**Trecho selecionado:**
****
Em depoimento ao Ministério Público Federal em Brasília (MPF-DF), que
apura denúncias de abuso de poder de servidores da Agência Nacional de
Transportes Aquaviários (Antaq) e de uma suposta formação de cartel na
cabotagem, o ex-diretor geral da agência, Adalberto Tokarski, indicou
uma perseguição por parte de membros do comando da agência à empresa de
navegação Posidonia Shipping. Tokarski, que não é alvo da denúncia,
indicou que membros da gerência e da diretoria da Antaq tiveram atitudes
que podem ser interpretadas como abusivas e prejudiciais à empresa de
navegação carioca.
O inquérito foi aberto no núcleo de combate à
corrupção do MPF após ação iniciada pela Posidonia, que entrou no
mercado em 2013 e relata obstáculos para atuar na cabotagem brasileira. O
depoimento prestado em junho de 2017 veio a público na última
quinta-feira no site do Estadão, que teve acesso exclusivo às imagens. O
mandato de Tokarski acabou em fevereiro deste ano. No depoimento, o
ex-diretor geral disse que o entendimento dele em alguns processos
relacionados à empresa de navegação era diferente dos demais diretores
(Mario Povia e Fernando Fonseca). Tokarski citou que, na época da
outorga, ele entendeu que a embarcação em construção da Posidonia
serviria de garantia para autorizar a operação da empresa, porém os
outros diretores avaliavam que não.
****
**Material apresentado:**

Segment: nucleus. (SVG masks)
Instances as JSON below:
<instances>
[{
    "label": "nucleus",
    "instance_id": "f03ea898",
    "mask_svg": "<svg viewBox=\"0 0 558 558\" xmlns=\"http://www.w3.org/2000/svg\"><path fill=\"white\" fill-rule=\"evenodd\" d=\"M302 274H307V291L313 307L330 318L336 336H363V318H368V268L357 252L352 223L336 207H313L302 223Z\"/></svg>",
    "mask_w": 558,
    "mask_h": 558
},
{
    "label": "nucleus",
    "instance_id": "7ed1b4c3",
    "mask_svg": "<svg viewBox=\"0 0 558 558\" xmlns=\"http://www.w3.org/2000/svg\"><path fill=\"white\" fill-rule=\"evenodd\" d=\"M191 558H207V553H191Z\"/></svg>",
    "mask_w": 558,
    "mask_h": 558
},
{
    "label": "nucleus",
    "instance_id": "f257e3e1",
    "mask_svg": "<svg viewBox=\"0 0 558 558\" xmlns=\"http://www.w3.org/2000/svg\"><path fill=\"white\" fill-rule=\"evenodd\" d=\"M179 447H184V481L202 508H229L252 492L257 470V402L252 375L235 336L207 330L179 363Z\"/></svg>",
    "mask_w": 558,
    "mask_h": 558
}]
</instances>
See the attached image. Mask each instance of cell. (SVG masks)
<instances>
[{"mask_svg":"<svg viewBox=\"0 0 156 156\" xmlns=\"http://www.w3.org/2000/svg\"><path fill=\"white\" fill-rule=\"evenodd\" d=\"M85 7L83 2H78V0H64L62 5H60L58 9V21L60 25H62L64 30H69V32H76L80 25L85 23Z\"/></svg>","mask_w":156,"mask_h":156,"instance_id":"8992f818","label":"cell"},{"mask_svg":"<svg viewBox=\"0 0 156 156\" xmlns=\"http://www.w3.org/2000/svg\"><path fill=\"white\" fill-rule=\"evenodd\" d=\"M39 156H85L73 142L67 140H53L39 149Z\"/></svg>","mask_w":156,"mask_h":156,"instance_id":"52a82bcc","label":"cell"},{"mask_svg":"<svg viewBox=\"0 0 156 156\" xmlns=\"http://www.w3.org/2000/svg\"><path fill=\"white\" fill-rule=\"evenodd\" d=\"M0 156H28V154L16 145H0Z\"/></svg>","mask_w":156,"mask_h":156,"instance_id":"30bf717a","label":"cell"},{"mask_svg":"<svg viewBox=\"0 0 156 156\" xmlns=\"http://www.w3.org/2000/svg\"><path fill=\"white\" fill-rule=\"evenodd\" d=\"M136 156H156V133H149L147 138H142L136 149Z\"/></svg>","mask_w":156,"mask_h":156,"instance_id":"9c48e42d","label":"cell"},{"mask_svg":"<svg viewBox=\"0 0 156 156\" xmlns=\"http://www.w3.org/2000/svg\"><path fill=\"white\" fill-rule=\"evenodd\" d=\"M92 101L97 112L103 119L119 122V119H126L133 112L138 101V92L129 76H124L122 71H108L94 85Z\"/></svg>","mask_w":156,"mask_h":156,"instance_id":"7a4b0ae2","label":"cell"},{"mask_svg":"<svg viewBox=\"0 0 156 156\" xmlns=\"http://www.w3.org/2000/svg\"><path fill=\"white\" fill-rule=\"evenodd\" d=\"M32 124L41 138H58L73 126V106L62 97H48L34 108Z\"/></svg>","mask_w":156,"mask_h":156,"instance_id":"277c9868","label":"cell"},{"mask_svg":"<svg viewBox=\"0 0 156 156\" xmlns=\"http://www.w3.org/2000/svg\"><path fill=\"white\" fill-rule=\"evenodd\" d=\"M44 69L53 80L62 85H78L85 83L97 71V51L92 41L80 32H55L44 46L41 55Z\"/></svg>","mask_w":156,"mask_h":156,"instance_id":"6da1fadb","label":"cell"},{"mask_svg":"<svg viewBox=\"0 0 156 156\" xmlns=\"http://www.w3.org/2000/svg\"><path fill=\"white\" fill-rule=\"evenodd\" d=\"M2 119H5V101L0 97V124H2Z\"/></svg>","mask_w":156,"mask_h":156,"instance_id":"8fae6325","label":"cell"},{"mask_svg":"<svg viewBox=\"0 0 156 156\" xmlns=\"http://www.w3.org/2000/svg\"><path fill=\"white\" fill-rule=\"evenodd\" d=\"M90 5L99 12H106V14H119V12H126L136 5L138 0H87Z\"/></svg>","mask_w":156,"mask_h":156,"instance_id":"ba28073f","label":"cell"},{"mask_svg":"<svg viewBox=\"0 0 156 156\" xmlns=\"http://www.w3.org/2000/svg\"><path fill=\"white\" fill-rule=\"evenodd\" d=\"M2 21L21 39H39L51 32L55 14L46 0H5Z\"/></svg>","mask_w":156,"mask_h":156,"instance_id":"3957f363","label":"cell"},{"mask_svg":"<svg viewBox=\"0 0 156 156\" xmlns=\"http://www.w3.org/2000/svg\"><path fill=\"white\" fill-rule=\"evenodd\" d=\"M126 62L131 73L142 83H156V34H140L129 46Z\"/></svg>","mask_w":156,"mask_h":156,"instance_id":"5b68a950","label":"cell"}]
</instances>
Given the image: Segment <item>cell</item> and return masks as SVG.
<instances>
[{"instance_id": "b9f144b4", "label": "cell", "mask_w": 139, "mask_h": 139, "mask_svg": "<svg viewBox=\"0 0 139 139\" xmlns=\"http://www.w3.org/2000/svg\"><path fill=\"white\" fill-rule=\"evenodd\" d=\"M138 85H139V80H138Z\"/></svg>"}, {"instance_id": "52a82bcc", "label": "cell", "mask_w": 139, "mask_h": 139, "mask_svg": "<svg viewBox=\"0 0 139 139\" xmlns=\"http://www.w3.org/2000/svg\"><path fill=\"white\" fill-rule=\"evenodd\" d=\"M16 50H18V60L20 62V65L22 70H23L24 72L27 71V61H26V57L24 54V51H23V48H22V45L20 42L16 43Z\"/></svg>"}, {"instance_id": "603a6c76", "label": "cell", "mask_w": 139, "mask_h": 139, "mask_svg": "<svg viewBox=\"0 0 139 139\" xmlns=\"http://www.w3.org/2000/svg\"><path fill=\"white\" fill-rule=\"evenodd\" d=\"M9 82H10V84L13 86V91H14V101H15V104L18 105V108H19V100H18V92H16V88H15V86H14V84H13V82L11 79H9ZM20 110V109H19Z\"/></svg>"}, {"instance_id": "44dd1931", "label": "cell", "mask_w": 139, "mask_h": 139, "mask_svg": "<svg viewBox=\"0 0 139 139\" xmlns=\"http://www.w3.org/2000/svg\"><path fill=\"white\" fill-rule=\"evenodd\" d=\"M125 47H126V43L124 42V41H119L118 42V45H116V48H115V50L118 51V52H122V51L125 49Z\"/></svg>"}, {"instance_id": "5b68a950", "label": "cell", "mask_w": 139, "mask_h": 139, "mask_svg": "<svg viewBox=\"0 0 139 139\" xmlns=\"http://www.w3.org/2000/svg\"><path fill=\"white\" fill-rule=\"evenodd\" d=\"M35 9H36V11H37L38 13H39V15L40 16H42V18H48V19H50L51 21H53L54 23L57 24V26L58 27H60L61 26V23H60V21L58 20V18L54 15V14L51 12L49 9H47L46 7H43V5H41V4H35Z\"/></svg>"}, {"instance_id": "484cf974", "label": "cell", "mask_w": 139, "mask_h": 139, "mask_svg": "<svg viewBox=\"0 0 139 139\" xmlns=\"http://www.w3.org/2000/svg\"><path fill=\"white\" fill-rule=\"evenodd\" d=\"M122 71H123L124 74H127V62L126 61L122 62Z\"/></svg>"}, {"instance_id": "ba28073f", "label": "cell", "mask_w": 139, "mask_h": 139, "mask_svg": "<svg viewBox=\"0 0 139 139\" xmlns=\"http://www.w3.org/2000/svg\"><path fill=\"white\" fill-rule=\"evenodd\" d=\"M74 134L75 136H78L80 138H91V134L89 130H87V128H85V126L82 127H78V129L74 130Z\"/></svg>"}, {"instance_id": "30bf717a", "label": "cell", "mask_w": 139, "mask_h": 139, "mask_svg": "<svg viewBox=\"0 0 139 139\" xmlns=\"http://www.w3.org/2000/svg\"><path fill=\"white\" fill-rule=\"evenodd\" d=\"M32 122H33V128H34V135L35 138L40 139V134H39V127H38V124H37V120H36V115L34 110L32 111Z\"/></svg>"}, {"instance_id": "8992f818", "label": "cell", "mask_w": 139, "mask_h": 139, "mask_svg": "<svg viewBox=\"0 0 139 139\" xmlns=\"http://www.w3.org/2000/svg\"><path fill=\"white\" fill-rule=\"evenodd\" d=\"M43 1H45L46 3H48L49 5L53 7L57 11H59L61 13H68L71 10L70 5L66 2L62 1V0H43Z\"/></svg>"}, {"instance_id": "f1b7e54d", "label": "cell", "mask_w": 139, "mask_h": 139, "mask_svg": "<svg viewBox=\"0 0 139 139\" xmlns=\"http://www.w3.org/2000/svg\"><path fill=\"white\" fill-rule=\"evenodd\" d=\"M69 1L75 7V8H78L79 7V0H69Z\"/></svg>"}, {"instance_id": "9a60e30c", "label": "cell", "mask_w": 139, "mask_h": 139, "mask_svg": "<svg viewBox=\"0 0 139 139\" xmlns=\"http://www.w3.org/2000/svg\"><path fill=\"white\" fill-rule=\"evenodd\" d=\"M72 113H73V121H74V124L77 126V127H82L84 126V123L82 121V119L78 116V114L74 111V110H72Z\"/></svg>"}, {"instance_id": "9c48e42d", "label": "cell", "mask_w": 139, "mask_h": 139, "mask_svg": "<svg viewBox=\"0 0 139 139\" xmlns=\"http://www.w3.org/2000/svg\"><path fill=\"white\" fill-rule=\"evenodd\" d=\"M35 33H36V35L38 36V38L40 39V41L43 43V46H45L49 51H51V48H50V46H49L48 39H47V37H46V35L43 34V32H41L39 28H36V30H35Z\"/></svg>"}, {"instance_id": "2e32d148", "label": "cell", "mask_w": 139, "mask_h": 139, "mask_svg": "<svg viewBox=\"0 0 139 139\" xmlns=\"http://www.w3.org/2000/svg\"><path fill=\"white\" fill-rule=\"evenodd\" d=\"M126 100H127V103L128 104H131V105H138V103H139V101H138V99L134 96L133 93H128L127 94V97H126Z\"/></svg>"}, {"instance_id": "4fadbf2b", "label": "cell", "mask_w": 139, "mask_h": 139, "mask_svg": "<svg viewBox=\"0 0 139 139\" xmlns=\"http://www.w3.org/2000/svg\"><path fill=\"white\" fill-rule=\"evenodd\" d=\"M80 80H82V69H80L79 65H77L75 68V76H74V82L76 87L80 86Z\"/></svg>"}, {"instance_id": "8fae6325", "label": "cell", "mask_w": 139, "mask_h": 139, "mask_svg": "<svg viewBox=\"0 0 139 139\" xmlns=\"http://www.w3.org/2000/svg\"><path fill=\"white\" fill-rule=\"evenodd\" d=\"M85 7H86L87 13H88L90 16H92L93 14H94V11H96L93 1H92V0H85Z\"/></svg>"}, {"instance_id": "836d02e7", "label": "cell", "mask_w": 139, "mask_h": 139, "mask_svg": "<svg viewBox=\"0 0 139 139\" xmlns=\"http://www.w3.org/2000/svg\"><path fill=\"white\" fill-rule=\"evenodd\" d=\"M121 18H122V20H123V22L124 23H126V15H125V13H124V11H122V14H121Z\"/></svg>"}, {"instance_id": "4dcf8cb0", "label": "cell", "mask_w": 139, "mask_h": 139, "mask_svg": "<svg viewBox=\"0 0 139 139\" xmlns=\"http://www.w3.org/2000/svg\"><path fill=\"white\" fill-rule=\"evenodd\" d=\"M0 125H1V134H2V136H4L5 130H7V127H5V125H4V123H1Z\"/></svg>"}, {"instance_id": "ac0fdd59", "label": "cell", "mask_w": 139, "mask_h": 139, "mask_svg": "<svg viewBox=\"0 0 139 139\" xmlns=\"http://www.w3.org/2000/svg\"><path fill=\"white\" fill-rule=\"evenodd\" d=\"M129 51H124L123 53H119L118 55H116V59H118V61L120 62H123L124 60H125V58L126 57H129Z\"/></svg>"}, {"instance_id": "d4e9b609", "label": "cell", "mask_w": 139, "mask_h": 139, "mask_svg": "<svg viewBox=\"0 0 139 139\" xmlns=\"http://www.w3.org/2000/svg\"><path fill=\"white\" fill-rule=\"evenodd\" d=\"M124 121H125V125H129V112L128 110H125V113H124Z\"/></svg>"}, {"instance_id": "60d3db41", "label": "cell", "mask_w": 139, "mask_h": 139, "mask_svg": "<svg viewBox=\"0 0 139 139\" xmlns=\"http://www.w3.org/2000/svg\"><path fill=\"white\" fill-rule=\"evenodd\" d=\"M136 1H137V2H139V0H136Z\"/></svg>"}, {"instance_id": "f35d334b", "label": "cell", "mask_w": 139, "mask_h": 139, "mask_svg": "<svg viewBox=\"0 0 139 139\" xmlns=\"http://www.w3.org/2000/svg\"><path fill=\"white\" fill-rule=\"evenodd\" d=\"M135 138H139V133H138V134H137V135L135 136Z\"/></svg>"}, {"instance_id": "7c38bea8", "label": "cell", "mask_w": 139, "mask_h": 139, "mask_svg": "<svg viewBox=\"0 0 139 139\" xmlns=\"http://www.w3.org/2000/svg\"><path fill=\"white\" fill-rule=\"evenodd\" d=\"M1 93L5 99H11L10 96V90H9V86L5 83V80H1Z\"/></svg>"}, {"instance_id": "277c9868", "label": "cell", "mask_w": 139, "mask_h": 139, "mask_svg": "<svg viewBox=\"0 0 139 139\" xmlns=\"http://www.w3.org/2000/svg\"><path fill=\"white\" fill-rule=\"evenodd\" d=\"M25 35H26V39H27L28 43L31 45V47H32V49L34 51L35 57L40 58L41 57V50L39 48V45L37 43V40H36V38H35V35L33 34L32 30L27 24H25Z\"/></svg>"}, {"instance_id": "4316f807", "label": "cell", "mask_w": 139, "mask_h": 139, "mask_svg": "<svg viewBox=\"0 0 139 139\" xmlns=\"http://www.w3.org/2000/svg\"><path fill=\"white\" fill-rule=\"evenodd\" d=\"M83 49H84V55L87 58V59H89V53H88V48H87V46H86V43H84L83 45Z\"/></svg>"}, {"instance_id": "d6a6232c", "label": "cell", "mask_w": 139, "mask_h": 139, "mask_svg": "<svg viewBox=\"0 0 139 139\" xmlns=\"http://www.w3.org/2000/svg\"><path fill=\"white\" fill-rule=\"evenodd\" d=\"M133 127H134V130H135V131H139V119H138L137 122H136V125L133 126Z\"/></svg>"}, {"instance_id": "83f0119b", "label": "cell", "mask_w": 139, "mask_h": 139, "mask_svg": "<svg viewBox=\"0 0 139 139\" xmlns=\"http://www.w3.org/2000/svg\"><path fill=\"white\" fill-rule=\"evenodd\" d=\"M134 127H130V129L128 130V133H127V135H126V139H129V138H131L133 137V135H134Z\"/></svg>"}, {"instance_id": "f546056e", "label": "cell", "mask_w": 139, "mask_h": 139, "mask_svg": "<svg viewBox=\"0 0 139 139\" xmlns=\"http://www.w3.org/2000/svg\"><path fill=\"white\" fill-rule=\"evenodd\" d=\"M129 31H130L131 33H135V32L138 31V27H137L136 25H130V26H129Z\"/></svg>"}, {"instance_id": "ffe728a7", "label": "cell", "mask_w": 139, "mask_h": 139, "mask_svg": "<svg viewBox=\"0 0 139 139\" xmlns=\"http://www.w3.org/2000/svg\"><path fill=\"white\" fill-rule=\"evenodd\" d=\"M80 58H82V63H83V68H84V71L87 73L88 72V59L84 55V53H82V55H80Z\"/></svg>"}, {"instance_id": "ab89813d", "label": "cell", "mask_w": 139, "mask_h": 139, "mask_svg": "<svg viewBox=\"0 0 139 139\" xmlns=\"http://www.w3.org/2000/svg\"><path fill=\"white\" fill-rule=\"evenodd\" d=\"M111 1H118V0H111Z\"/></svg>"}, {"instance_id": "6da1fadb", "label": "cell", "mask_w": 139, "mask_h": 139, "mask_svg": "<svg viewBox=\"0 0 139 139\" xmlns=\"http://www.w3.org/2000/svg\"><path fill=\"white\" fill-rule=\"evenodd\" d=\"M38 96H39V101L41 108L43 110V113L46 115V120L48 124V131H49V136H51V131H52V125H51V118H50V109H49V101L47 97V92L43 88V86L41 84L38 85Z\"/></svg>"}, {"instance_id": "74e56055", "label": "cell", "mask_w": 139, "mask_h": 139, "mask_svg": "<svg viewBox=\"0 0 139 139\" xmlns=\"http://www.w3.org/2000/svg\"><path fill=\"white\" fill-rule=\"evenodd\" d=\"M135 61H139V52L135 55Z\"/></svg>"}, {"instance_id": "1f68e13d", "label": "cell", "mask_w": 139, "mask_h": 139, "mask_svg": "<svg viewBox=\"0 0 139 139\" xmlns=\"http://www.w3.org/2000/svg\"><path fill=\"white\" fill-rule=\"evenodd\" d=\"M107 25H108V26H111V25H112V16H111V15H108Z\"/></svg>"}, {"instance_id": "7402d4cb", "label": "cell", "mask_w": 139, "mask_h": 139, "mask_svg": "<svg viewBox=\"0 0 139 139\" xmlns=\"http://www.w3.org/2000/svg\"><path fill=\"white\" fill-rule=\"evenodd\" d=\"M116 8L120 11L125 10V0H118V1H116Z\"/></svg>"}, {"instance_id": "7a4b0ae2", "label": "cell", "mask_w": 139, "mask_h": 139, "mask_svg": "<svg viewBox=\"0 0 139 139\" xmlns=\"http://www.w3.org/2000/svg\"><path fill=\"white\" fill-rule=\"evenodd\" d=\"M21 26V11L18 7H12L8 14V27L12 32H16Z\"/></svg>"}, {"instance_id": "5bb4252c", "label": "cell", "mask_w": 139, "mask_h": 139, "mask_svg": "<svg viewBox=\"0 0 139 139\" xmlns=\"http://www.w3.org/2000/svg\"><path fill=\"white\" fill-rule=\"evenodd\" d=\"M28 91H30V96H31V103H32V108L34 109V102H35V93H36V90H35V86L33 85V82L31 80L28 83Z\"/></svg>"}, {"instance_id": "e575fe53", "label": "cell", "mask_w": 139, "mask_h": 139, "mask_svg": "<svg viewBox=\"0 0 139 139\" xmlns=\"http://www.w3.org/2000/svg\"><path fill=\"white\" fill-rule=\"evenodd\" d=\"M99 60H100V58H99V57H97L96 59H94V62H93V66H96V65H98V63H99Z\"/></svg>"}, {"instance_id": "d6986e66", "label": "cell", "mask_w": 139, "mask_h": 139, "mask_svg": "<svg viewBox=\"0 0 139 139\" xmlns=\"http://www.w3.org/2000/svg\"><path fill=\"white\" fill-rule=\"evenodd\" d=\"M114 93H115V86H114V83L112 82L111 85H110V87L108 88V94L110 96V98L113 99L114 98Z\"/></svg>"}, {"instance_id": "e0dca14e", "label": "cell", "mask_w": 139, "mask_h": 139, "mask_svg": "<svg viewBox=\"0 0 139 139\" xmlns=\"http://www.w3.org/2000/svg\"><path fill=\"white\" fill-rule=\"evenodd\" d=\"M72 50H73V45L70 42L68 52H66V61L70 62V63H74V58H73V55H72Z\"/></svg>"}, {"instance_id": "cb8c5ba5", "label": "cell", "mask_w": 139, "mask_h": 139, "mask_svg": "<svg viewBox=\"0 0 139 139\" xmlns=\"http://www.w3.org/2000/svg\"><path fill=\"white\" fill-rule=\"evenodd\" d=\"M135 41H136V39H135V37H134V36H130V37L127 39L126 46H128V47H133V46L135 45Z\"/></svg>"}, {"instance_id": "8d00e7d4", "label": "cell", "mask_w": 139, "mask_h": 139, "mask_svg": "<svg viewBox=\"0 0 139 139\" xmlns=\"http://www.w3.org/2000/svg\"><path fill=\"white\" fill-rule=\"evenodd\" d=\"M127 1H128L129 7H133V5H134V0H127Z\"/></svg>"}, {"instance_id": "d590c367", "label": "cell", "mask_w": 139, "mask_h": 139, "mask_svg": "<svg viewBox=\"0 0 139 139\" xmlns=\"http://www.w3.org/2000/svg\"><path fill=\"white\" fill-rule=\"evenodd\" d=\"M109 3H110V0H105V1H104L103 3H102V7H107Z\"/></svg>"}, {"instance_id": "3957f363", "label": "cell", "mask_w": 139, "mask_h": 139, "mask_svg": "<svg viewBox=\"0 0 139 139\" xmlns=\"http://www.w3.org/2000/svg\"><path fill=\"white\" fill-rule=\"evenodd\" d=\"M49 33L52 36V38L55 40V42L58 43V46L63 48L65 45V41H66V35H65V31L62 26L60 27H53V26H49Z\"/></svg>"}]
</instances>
****
**Resultado esperado:** Retome o texto sobre o depoimento do ex-diretor geral da Antaq ao Ministério Público Federal e prossiga a partir da última frase apresentada.

**Resposta ao problema:**
Ele também considerou que
houve demora em decisões sobre afretamento envolvendo a Posidonia após a
empresa ter denunciado servidores da agência em uma de suas ações. "Num
outro momento, a gente percebe que houve às vezes ações de
procrastinação para demorar o atendimento da empresa. Houve determinado
momento em que foi feita uma denúncia e, por conta dessa denúncia,
barraram o afretamento. E, nesse caso específico, eu estava diretor,
chamei pessoal da área técnica e falei: 'vocês estão malucos. Não foi
apurado nada ainda e com base na denúncia você já cancela uma
autorização de afretamento'. Isso não pode acontecer”, disse em seu
depoimento.
Tokarski ressaltou que não vê a resolução 01/2015
como totalmente restritiva. Ele acrescentou que, em alguns pontos
colocados sobre a norma que trata das regras de afretamento, ele foi
voto vencido e a proposição permaneceu como estava. “Com referência a
essa resolução (...) acho que talvez tenha vindo no sentido de evitar
que empresas de papel ficassem atuando. Mas, na hora que se dá direito
para uma empresa que está com embarcação em construção e se dá direito
para todo mundo afretar outras, também está permitindo que a empresa
construa, afrete, cresça e assim por diante. Se limita isso aí, está
sendo mais restritivo”, comentou.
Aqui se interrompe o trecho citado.